Opening the 7th Africa Conference on Sexual Health and Rights (ACSHR) in Accra last week, the President said previously the first ladies of Africa did a lot of good work but that was on the individual levels.
African presidents, he said, were, therefore, lucky to have their wives come together to support their husbands and governments battle the deadly disease on a common front.
The three-day conference is being hosted by Curios Minds, a youth group, with support from UNFPA under the auspices of the African First Ladies against HIV/AIDS (OAFLA), which has Ghana’s First Lady, Mrs Lordina Mahama, as President.
It is on the theme, “Harnessing the demographic dividend: the critical importance of adolescents and youth sexual and reproductive health rights.”
As one of the major continental conferences being held just after the adoption of the Sustainable Development Goals (SDGs), the first ladies are using the forum to challenge themselves to make 2016 a year in which they would advance efforts towards accelerating the progress of the continent with particular emphasis on improved health of the people.

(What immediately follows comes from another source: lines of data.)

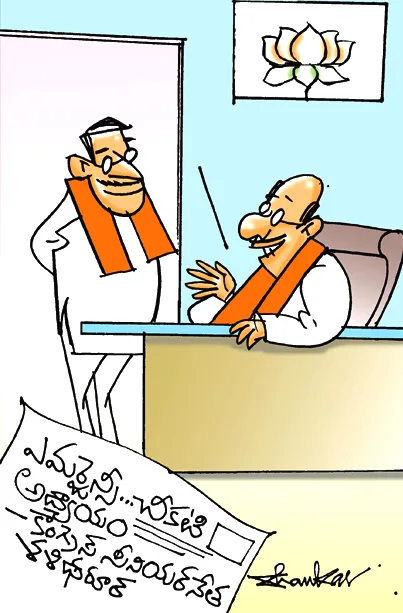 కొంత కాలం మన వాళ్లు ఆ పార్టీ జోలికి పోకున్నా సరిపోతుంది!
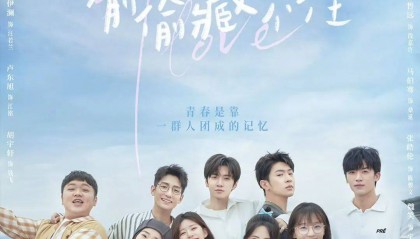 哇唧唧哇battle晋江，又又又惹事了？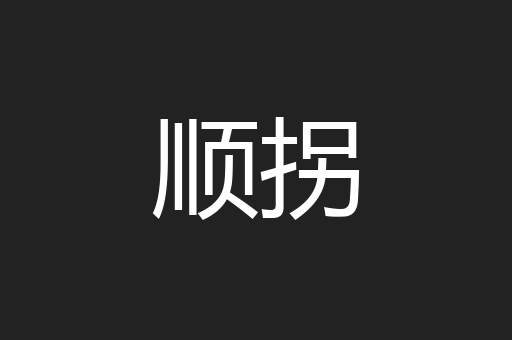 顺拐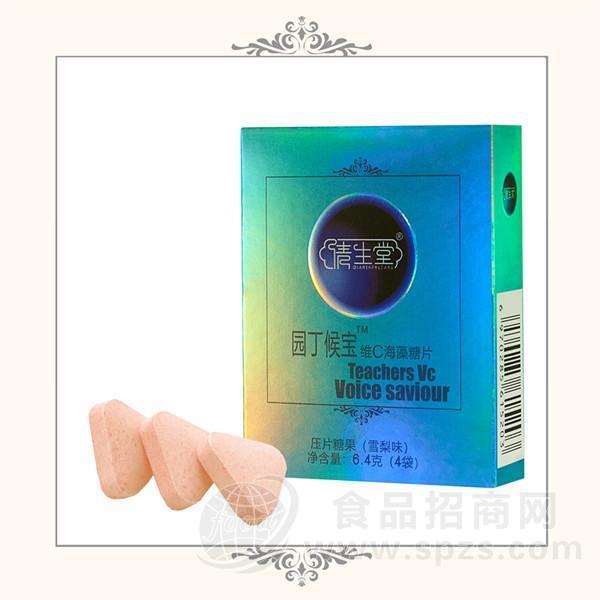 园丁候宝维C海藻糖片雪梨味 压片糖果8.4gx4袋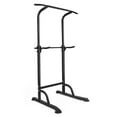 thumbnail image 1 of Power Tower Dip Station, Pull Up Dip Bar for Home, Training Heavy-Duty Fitness Equipment with 10 Adjustable Level, for Gym, Stand Fitness, Black, 1 of 7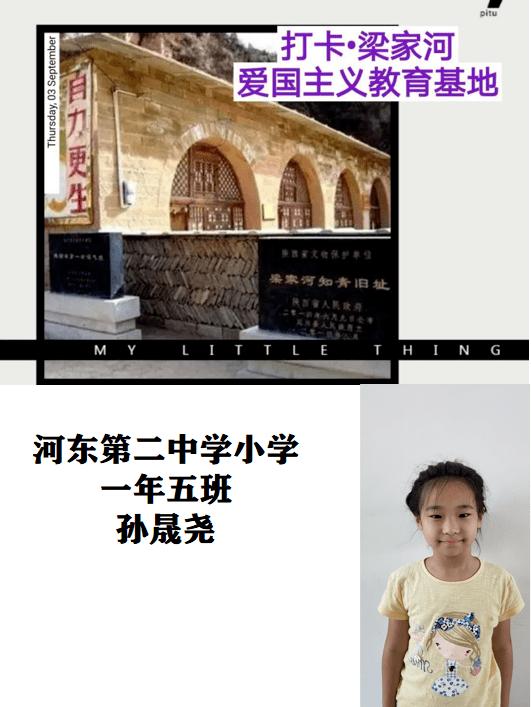 石泉多举措推进规上工业限上商贸企业培育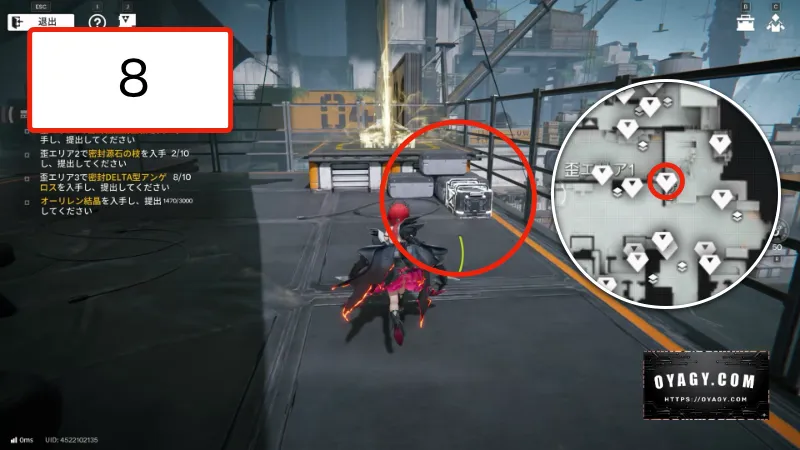 【Endfield】蝕像探索エリア１（谷地の歪）宝箱8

The conference discussed prevention and elimination of HIV and AIDS, reduction of maternal and infant mortality, elimination of child and forced marriage, and reduction of teenage pregnancies on the continent.
In a welcome address, Mrs Mahama, emphasized the benefits of a well-informed and educated population, adding, “It is a catalyst for progress and prosperity.”
“We, therefore, need a core of young people who are educated, confident, innovative, business-minded development-oriented and healthy,” she added.
Mrs Mahama, who is also the President of OAFLA, hailed the progress made under the Millennium Development Goals (MDGs) in the areas of maternal mortality reduction, improving child survival, reduction of HIV and AIDS, female empowerment and access to education.
But, she mentioned two new targets – the Africa Agenda 2063 and the 2030 Agenda for Sustainable Development, to which she called for greater attention towards the achievement of the 17 global goals.
She stressed the need for massive investment in Africa’s youth as that was one sure way of achieving a better future for the continent and its people.